- _提示文_:
****************************************
今回の発表は,脳機能と脳神経情報の統合による活性部位間のネットワークの検討という題で発表しました.発表内容は脳機能と脳神経情報といった複数の情報を統合解析することで,単次元情報だけでは取得できない情報を取得できるというものです.以下に抄録を記載致します.

抄録中身
近年,様々なセンサーや計測装置の利用が可能となり,多様なデータを統合して解析することが可能である.最適化や計測された結果を,単種の単次元データで解析するのではなく,複種の多次元データで解析することが重要である.本稿では,精神疾患の発症メカニズムの解明に繋がると考えられる脳内ネットワークの調査対象に,脳の構造情報と機能情報を統合して検討する.DTIより得られるFA値を指標とし,Fiber trackingを行い,脳神経情報を取得し,fNIRSにより脳機能情報を取得する.適用した事例において,Reading Span Testを対象に検討した.その結果,脳機能情報や構造情報の多次元情報を活用することにより,単次元情報では取得できない情報を得ることが可能となり,より高度な議論を行うことが可能である.

 
 

  • 質疑応答

今回の講演発表では,以下のような質疑を受けました.
・質問内容1
室蘭工業大学 所属の渡邊信也さんからの質問です.こちらの質問は,「機能情報と構造情報を合わせる理由は」というものでした.この質問に対する私の回答は,「機能と構造を統合解析することで,単情報ではわからない情報が抽出できる.本実験では,活性部位付近の神経を確認することができ,その瞬間に発火している神経がわかる」というものでした.
 
・質問内容2
龍谷大学 理工学部 所属の小野景子さんからはいくつかアドバイスを頂きました.それらのアドバイスは「タスクで活性する部位がわかっているのであれば,その活性領域間の神経のみ描画すれば良い」「神経の本数を定量的に示した方が良い」といったものでした.
 

  • 感想

他分野の方に向けての発表だったため,基礎的なことを聞かれることが多かった.それらを伝えることができた上に,自身の研究内容もしっかり伝えることが出来たと思う.ただ,ポスターの画像などもう少し工夫をすることで,より伝わる発表ができたと思う.
 

  1. 聴講

今回の講演会では,下記の3件の発表を聴講しました.
****************************************
- _データ一覧_:
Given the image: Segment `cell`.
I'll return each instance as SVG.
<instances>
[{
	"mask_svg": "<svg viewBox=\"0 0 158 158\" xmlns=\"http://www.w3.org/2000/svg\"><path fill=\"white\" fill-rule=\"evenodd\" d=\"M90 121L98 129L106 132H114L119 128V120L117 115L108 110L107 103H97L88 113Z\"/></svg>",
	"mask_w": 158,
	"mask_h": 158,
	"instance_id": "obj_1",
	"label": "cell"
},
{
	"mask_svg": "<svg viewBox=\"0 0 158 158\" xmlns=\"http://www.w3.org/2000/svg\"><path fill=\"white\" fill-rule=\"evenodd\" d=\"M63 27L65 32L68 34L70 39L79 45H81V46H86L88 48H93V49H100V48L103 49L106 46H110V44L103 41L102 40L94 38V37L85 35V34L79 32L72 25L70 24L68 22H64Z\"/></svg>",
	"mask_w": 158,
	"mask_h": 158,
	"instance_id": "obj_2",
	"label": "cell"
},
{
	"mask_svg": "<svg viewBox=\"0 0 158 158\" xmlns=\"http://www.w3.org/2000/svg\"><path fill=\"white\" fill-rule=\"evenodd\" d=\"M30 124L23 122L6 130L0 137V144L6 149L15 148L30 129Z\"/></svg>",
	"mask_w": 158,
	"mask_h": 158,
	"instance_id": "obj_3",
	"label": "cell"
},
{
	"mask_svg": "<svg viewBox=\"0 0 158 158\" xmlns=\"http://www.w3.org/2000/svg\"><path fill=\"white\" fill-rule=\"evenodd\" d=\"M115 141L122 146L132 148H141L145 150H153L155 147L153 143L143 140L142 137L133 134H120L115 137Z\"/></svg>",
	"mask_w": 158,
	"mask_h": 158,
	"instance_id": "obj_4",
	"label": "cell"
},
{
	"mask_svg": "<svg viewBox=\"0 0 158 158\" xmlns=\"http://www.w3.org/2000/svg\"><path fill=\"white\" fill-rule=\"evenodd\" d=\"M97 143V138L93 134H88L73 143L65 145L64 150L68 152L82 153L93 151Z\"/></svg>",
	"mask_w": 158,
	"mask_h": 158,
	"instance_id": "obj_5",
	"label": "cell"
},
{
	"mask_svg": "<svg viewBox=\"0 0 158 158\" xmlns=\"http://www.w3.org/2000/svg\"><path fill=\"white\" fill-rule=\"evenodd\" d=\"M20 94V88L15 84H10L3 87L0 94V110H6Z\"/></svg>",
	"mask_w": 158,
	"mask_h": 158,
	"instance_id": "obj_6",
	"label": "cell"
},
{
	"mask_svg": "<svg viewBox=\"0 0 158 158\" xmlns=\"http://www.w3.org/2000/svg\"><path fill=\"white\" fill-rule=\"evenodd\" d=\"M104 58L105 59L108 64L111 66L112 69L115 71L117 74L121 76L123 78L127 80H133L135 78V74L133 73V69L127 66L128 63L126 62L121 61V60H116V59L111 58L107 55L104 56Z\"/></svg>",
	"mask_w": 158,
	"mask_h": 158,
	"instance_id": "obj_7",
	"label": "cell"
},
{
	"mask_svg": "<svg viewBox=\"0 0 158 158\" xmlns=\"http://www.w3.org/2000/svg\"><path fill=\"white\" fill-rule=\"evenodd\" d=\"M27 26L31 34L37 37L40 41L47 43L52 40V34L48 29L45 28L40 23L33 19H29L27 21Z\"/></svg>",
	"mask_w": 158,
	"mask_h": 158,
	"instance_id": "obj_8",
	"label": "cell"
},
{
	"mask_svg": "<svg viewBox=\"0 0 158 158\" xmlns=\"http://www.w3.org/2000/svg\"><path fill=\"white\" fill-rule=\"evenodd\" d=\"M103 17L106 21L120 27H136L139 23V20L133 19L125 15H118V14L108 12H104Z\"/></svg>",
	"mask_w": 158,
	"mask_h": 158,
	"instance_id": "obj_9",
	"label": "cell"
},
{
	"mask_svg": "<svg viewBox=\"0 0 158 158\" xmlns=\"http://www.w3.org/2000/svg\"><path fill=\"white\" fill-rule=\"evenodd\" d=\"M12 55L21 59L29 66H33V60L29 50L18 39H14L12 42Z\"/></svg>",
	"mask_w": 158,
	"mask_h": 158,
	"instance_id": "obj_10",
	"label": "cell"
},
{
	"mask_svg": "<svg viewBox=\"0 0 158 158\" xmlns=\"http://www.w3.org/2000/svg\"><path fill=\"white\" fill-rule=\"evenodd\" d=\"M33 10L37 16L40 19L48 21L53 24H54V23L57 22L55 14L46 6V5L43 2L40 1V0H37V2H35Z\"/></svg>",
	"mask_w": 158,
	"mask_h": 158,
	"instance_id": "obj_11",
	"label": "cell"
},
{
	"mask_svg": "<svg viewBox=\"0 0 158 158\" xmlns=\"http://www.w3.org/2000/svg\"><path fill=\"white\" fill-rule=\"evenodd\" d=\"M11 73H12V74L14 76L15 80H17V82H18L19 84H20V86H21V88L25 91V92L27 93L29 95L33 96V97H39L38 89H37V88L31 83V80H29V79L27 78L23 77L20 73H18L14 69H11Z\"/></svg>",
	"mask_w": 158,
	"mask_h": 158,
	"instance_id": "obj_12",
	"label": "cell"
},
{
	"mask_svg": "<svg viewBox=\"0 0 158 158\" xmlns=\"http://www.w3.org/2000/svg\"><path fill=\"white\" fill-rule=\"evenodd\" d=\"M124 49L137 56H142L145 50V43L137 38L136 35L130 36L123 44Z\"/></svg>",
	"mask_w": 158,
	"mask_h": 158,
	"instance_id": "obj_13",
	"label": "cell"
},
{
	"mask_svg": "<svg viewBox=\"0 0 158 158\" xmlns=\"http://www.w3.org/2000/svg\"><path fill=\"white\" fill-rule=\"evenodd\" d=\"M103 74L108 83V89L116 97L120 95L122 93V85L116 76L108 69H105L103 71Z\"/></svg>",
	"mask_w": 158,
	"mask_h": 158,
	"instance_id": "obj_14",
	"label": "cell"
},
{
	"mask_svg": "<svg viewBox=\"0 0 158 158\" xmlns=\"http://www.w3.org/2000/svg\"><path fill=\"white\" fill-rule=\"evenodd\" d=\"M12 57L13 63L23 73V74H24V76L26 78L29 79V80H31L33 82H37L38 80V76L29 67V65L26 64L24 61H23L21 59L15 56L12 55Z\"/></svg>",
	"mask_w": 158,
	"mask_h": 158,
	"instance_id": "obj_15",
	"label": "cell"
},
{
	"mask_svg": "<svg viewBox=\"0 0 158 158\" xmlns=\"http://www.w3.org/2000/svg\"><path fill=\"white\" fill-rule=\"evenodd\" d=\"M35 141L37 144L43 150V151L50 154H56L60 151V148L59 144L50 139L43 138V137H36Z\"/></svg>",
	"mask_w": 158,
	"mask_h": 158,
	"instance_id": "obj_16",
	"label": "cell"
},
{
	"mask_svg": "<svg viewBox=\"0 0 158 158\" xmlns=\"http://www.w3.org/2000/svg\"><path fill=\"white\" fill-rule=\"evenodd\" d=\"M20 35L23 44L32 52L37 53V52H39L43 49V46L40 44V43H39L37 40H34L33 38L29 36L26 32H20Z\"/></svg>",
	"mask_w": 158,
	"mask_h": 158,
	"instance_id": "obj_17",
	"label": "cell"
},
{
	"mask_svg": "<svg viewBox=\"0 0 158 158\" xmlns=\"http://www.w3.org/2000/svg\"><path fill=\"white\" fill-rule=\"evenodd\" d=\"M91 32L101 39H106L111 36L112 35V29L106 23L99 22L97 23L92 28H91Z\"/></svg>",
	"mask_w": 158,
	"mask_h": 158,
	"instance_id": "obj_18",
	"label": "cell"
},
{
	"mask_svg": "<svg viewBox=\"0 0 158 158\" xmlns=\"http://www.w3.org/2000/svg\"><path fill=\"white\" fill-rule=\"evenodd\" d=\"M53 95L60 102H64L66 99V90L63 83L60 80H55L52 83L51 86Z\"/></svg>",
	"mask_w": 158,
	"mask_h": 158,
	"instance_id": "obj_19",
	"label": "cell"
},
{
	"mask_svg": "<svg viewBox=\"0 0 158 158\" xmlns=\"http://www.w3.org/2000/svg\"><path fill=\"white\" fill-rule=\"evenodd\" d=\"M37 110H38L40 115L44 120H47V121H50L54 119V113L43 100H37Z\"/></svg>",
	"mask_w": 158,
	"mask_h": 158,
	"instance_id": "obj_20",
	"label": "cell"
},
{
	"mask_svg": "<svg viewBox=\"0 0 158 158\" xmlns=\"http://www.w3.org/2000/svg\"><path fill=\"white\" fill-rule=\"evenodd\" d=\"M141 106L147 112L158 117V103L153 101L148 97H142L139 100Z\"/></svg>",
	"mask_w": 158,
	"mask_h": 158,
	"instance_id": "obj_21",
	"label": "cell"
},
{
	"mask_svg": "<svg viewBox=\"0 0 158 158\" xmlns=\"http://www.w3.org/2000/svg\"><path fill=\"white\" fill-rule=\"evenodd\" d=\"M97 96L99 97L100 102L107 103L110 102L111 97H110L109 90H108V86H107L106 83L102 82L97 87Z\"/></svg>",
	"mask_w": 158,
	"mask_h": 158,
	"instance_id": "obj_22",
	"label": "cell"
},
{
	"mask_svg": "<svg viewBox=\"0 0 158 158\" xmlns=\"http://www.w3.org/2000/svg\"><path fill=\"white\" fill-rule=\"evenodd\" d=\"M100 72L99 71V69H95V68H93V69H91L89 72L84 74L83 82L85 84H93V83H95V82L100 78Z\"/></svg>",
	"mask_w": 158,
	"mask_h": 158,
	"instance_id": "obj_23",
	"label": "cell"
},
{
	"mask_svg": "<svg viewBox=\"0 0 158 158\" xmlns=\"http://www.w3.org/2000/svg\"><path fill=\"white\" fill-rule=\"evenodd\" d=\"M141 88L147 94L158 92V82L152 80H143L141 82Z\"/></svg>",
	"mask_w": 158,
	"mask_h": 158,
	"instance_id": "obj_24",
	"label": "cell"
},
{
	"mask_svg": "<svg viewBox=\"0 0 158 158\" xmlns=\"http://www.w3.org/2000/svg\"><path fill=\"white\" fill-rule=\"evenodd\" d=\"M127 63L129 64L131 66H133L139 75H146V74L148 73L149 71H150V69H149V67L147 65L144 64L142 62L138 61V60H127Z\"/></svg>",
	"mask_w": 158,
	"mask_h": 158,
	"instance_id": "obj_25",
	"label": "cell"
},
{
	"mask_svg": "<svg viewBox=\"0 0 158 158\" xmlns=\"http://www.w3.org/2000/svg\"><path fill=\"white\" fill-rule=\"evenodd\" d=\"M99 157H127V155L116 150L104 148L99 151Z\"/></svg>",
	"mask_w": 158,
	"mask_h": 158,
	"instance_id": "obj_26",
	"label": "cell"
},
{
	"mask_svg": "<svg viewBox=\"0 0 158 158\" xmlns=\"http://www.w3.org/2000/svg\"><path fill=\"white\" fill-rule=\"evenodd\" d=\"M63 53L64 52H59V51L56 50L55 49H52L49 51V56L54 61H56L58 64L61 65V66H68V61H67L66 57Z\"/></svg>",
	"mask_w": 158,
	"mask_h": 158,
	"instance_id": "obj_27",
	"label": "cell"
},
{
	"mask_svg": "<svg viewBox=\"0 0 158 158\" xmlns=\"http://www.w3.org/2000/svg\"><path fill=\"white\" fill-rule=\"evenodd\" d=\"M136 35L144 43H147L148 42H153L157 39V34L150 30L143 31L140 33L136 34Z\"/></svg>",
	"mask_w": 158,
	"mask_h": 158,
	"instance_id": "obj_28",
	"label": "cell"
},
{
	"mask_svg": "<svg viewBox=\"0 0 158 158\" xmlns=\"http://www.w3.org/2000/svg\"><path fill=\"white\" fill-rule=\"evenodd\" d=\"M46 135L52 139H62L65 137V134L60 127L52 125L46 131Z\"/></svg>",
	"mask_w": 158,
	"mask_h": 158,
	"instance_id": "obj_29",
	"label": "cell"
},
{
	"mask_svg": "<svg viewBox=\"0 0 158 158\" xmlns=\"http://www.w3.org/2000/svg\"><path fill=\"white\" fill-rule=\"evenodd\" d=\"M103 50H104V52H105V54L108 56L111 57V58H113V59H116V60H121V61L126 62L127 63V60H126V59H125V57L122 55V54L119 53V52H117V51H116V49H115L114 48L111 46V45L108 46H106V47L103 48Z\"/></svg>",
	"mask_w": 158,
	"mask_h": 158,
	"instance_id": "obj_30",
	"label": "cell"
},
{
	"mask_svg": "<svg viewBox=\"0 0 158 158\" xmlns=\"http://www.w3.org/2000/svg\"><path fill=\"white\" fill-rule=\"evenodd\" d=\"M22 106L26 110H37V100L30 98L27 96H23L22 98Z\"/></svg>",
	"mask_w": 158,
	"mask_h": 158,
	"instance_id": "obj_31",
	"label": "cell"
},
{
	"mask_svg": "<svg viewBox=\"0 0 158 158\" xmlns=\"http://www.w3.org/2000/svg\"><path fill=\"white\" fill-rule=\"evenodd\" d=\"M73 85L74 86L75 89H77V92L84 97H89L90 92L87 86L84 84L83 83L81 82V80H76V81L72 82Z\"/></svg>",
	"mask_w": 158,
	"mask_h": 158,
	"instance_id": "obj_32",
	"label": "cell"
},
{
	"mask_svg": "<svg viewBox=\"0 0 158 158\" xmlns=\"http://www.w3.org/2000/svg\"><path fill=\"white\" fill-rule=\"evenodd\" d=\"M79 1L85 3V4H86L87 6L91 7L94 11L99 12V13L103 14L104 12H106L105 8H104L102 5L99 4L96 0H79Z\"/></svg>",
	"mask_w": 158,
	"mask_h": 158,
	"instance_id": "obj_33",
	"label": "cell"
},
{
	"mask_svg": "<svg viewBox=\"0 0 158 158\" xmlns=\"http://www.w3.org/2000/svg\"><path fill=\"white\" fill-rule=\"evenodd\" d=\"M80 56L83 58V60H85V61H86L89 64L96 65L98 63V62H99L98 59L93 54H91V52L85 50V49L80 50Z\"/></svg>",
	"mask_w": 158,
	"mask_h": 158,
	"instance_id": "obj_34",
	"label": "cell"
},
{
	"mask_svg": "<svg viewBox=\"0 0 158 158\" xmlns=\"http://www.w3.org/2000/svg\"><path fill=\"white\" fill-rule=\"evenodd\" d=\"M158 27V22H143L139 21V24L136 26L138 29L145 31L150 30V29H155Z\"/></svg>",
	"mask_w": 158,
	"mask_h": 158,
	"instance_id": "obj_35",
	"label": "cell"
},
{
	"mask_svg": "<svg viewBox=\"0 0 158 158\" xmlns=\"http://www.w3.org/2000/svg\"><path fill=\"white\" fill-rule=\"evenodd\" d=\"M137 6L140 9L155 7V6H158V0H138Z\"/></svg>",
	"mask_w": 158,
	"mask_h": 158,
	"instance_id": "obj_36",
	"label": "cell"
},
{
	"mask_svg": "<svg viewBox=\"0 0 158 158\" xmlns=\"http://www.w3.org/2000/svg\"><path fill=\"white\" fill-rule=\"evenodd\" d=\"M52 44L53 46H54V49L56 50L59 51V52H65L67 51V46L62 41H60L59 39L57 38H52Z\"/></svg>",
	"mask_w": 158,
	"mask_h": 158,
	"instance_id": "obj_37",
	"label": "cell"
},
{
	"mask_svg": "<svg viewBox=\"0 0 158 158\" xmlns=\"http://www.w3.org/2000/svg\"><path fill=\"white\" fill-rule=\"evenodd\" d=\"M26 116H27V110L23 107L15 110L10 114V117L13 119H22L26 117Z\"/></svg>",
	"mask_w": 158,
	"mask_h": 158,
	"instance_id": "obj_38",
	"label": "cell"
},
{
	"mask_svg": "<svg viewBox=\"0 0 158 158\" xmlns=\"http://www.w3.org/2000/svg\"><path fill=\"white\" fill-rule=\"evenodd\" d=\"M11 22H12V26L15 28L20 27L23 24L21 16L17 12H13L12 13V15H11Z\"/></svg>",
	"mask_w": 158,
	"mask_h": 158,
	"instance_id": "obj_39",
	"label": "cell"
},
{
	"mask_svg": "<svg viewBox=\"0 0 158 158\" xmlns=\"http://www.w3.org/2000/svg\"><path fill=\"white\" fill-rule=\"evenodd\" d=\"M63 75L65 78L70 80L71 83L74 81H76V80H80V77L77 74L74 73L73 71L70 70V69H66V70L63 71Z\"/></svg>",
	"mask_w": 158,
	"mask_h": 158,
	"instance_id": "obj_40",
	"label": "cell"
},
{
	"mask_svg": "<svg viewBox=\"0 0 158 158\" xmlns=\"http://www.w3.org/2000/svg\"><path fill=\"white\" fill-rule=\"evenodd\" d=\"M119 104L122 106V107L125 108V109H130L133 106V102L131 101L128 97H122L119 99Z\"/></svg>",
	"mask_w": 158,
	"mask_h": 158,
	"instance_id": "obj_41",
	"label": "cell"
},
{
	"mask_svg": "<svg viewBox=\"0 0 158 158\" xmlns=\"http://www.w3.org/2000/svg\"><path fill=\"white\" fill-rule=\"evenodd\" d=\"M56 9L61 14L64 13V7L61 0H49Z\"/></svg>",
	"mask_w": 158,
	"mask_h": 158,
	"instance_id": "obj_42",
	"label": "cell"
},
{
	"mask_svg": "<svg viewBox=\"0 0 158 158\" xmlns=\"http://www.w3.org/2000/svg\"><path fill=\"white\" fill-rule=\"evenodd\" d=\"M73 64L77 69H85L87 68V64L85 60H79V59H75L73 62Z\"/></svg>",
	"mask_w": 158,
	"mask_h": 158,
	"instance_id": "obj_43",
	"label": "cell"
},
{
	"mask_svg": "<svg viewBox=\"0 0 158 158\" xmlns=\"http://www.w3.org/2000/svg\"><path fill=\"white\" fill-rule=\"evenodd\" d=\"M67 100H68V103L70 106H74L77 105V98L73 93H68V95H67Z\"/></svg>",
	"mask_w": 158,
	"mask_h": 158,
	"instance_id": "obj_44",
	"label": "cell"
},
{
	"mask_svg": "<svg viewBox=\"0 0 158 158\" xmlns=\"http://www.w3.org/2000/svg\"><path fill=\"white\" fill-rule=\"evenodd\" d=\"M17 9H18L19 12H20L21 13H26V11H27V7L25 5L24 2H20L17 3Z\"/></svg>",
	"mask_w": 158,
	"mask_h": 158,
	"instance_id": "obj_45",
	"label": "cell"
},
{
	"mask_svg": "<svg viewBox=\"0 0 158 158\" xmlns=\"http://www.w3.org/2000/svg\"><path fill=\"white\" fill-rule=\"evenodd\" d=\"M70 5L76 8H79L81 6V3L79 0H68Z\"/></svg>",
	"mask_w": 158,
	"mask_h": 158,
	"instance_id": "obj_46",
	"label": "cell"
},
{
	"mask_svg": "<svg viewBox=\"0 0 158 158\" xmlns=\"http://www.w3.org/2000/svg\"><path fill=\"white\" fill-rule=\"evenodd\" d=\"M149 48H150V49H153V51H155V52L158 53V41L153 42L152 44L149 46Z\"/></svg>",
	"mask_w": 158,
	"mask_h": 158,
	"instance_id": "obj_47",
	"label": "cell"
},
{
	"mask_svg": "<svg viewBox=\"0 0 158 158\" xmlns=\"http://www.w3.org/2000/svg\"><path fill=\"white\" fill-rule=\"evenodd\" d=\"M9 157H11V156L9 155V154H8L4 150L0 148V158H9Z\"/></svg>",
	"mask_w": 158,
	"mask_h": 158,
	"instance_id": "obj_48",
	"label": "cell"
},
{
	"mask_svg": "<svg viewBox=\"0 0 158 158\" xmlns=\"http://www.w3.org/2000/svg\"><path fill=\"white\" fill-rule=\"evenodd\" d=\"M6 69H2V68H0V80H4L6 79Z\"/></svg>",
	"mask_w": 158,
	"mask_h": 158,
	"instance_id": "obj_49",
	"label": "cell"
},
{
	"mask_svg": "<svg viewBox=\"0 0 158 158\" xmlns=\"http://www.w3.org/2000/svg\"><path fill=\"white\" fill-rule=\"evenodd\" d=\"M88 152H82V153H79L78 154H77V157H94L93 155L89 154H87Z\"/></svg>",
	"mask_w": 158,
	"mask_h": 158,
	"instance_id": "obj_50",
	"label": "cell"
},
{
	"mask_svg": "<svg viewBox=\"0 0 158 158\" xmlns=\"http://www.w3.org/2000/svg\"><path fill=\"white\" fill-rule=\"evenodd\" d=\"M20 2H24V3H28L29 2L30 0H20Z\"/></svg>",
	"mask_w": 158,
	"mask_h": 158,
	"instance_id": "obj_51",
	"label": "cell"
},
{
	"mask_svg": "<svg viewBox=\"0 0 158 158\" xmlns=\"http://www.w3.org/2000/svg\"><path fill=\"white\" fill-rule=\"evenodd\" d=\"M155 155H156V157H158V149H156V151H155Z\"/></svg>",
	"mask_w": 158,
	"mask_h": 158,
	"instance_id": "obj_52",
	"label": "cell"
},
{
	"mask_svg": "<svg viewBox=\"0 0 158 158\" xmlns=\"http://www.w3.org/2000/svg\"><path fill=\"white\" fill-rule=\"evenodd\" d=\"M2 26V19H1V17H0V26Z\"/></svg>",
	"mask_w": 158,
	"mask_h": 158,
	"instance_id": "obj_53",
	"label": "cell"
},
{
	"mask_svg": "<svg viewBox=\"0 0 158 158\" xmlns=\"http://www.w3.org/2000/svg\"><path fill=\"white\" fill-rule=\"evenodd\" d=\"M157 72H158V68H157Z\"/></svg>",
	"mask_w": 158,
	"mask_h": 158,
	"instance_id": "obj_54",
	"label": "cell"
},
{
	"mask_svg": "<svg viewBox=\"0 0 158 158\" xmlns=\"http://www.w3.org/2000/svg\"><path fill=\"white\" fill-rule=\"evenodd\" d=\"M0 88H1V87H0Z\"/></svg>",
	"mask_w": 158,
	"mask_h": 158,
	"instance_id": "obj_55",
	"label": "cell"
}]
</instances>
****************************************
- _取り組む課題_:
(A) 発表報告の「近年,様々なセンサーや」で始まる段落を、主な事実を残して箇条書きに直せ。
(B) 発表報告の続きを、最後の文の後から書け。
一覧は発表報告とは別の資料である。

- _回答一覧_:
(A)
・多様なセンサーや計測装置が使えるようになり、多様なデータを統合して解析できる。
・単種の単次元データではなく、複種の多次元データで解析することが重要である。
・精神疾患の発症メカニズム解明につながると考えられる脳内ネットワークを調べるため、脳の構造情報と機能情報を統合して検討する。
・DTIのFA値を指標にFiber trackingを行って脳神経情報を、fNIRSで脳機能情報を取得する。
・適用事例としてReading Span Testを対象に検討した。
・多次元情報を活用すると、単次元情報では得られない情報が得られ、より高度な議論ができる。

(B)
発表タイトル       : 近赤外線画像を用いた静脈検出によるストレス評価の検証
著者                  : 舛澤直幸
セッション名       : 生命ソフトウェアとその計測
Abstruct            :ストレス検査方法には心電図や採血等の方法があるが,侵襲性やコストの問題があり定常的な利用は困難である.また,ヒトはストレスを受けると交感神経が優位になり,その結果末梢血管が収縮することが知られている.本研究では,平常時とストレス負荷時に,近赤外線カメラで撮影した手の甲の画像から静脈部分を抽出し,その変化を分析することによる,非侵襲的なストレス評価の可能性について検証する.

本発表で着目したのは,ストレス指標として静脈血管を用いている点と近赤外線という非侵襲な装置を用いている点である.本実験では,身体的ストレスと精神的ストレスを評価しており,身体的ストレスのみ手の甲の静脈に収縮が確認された.唾液アミラーゼがストレス指標として一般的だと思っていたが,他の手法でもストレスを評価できることを知り,とても勉強になった.
 
参考文献
[1] 二木 鋭雄: ストレスの科学と健康, 74/75, 244/245, 共 立出版 (2008)
[2] 田村 守: 光を用いた生体機能計測, 電子科学研究, Vol.2, 16/22, 北海道大学電子科学研究所 (1995)
[3] 早川ら: 近赤外線イメージングによる皮下異物の検出実 験, 医用画像情報学会雑誌, Vol.27, No.3, 50/54 (2010)
 
 

発表タイトル          :時間的負荷が作業効率や認知判断作業時の生理的変化に及ぼす影響
著者                     :薮亀順平 萩原啓
セッション名           :生体生理計測による生体機能の理解と応用
Abstruct :近年、労働時間の増加によりストレスが社会問題となっている。その原因の一つとして時間的負荷が精神的ストレスの要因の一つとして挙げられている。一方で適度な時間的負荷はパフォーマンスに好影響を及ぼすともいわれている。本研究では時間的負荷に着目し視覚・聴覚的な時間的負荷で人間の生理・心理変化、パフォーマンスへの影響を調査した。その結果、聴覚的な時間的負荷が生理・心理状態やパフォーマンスに影響を及ぼすことが示唆された。

この発表で着目したのは,fNIRS計測時に心拍を計測している点である.このように脳血流量変化と心拍を同時に計測し,統合解析することでfNIRSデータを心拍と関連付けて考察することが可能となり,より信頼性を高める結果となる.私も統合解析を行っているので,考え方などを参考にしたいと思う.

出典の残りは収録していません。